With the Pentagon lacking a permanent leader since December and the National Security Council being remade in Bolton’s hawkish image, the intelligence community remains one of the few areas of the national security establishment that thus far has maintained some independence from Trump, (who compared intelligence analysts to Nazis just nine days before taking office). And that may be one reason Trump is eager to shake things up. He has long marginalized Coats, a former diplomat and Republican senator from Indiana, who leads the nation’s 17 intelligence agencies and serves as the president’s senior intelligence adviser. Trump “doesn’t listen to” Coats anymore, Axios reported, though their apparent lack of communication has been evident for quite some time. At the Aspen Security Forum last year, Coats acknowledged that he was unaware of Trump’s invitation for President Vladimir Putin of Russia to visit the White House and would have advised against it. A Senate hearing in January, in which Coats and other intelligence leaders exposed several contradictions between the views of the intelligence community’s and that of the President, provoked a series of angry presidential tweets. In them, Trump derided Coats and other intelligence leaders and told them to “go back to school.”

A big clue as to why Trump suddenly want Coats and the Director of National Intelligence position gone came up yesterday when the notoriously independent Coats decided to actually do something about the fact nobody was protecting US election systems against foreign hackers.

Director of National Intelligence Dan Coats has installed a new czar to oversee election security efforts across the spy world, he announced on Friday.
A veteran agency leader, Shelby Pierson, has been appointed to serve as the first election threats executive within the intelligence community, or IC, Coats said.

"Election security is an enduring challenge and a top priority for the IC," said Coats.

"In order to build on our successful approach to the 2018 elections, the IC must properly align its resources to bring the strongest level of support to this critical issue. There is no one more qualified to serve as the very first election threats executive than Shelby Pierson, whose knowledge and experience make her the right person to lead this critical mission."

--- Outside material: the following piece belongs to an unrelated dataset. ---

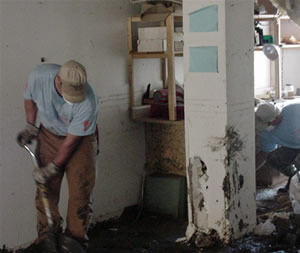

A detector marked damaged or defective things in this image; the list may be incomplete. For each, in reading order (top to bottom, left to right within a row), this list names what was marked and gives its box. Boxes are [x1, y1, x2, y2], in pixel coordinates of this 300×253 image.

damaged wall [0, 0, 164, 249]
damaged wall [184, 0, 256, 245]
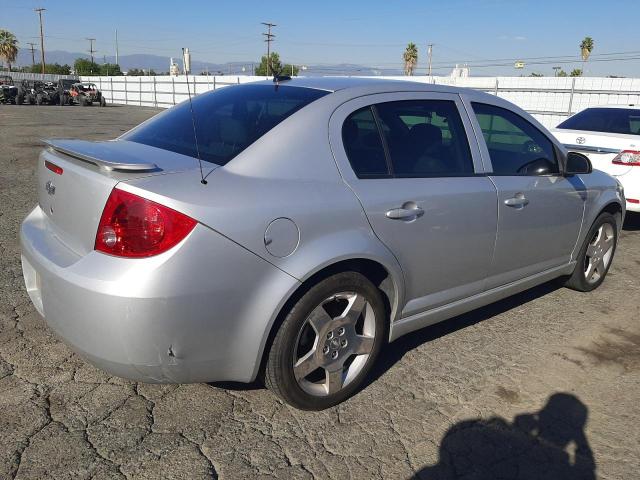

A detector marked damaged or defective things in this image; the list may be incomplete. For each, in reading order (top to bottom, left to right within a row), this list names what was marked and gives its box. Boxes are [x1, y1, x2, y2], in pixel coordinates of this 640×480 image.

cracked asphalt pavement [1, 104, 640, 476]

Pierson has served within the intelligence world for more than 20 years. She was "crisis manager" for election security for the 2018 election within the office of the DNI and also has served in top roles in the National Geospatial-Intelligence Agency, according to one official biography.

Her appointment isn't the only change Coats announced on Friday. He also is directing other agencies within the extended family of spy services to appoint their own executives responsible for election security efforts.
"These agency leads will work with the [election threats executive] to help ensure IC efforts on election security are coordinated and prioritized across all IC elements," Coats said.

Needless to say, with both Donald Trump and Mitch McConnell openly sabotaging an efforts to beef up election security, this move by Coats almost guarantees that Trump will fire him and replace him with Fred Fleitz very soon.